ORF Tirol: Welche Nebenwirkungen können nach der Impfung auftreten?

Würzner: Es kann passieren, dass mein geimpfter Arm über Nacht schwer wird und weh tut oder ich Fieber bekomme. Das alles ist bei dieser Impfung ein bisschen häufiger. Diese Nebenwirkungen zeigen auch, dass das Immunsystem lernt. Wenn sie aber ausbleiben, heißt das nicht, dass die Impfung nicht gewirkt hat. In den meisten Fällen schafft das Immunsystem das nämlich sogar ohne Nebenwirkungen.

ORF Tirol: Kann man eventuelle Langzeitfolgen jetzt überhaupt schon absehen?

Würzner: Man muss ganz offen sagen, dass wir jetzt höchstens Folgen nach einem dreiviertel Jahr beobachten können, aber nicht länger. Bei der Schweinegrippe-Impfung traten damals Langzeitfolgen, nämlich Narkolepsie, durch einen Zusatzstoff auf, die jetzt aber alle fehlen. Ich kann mir keine Langzeitfolgen vorstellen, weil sowohl mRNA, als auch die gebildeten Eiweiße nicht dauerhaft im Körper verbleiben. Es bleibt also nichts übrig, was Jahre überdauern und dann noch eine Nebenwirkung auslösen könnte. Ganz ausschließen kann man es nicht, aber ich halte es für unwahrscheinlich.

ORF Tirol: Auch andere Corona-Impfstoffe werden auf den Markt kommen. Wie unterscheiden sich diese von den jetzigen?

Würzner: Weltweit sind derzeit elf Impfstoffe in der letzten Entwicklungsphase. In China sind über eine Million Menschen bereits mit einem Impfstoff nach dem althergebrachten Prinzip geimpft, wo ein zerteilter Virus verimpft wird. Die Erfolgsraten sind da aber nicht ganz so hoch.
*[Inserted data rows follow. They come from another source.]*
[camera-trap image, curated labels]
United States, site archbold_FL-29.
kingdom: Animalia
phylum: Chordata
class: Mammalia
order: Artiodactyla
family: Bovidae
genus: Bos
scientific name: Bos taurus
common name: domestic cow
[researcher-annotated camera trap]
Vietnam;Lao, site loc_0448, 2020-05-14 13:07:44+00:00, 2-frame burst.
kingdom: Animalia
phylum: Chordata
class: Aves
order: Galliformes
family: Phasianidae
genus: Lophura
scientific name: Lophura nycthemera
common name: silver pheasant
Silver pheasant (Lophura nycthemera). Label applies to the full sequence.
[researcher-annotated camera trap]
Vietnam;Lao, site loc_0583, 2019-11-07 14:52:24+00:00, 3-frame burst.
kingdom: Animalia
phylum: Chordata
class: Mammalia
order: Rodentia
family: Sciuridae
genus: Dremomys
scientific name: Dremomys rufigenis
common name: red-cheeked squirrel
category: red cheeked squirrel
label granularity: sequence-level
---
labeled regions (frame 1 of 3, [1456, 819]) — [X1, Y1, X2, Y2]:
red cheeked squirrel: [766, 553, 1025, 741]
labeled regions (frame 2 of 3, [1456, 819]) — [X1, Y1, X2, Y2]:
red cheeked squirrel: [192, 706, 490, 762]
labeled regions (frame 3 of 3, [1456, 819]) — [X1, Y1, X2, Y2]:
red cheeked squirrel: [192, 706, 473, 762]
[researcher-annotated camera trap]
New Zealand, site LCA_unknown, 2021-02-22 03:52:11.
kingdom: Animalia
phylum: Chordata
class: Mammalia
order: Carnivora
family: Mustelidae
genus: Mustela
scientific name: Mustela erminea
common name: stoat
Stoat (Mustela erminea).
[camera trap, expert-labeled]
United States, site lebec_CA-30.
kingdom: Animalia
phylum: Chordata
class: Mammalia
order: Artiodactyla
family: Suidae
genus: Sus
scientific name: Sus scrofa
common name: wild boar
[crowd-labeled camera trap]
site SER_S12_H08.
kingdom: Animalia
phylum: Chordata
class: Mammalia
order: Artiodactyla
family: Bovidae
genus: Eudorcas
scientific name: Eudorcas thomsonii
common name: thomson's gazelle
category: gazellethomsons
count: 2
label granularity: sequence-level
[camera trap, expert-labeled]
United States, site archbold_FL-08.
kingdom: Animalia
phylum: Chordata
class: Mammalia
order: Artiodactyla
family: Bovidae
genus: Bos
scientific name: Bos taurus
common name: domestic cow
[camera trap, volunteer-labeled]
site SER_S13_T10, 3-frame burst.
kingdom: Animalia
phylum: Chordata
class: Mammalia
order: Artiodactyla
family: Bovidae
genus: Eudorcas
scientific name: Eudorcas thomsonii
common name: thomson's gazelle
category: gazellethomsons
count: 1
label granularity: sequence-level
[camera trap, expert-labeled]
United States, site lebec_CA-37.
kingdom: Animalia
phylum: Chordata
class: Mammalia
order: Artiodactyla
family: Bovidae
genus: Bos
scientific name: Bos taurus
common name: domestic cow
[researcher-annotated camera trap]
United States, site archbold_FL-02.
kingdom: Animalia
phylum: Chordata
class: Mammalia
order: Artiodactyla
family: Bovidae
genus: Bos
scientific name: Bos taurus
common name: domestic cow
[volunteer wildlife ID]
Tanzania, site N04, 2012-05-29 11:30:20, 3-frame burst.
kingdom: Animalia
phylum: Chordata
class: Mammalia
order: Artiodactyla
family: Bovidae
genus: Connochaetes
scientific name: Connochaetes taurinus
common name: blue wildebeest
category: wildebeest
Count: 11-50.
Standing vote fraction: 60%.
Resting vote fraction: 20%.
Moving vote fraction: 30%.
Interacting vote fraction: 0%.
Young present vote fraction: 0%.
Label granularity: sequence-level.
Es gibt also sehr viele andere Impfstoffe. Wir müssen schauen, welche auf den Markt kommen, dann können wir sie vergleichen. Manche werden vielleicht deutlich besser wirken als andere. Darüber können wir jetzt nur spekulieren. Der RNA-Impfstoff, den wir jetzt haben, sieht aber sehr sehr gut aus.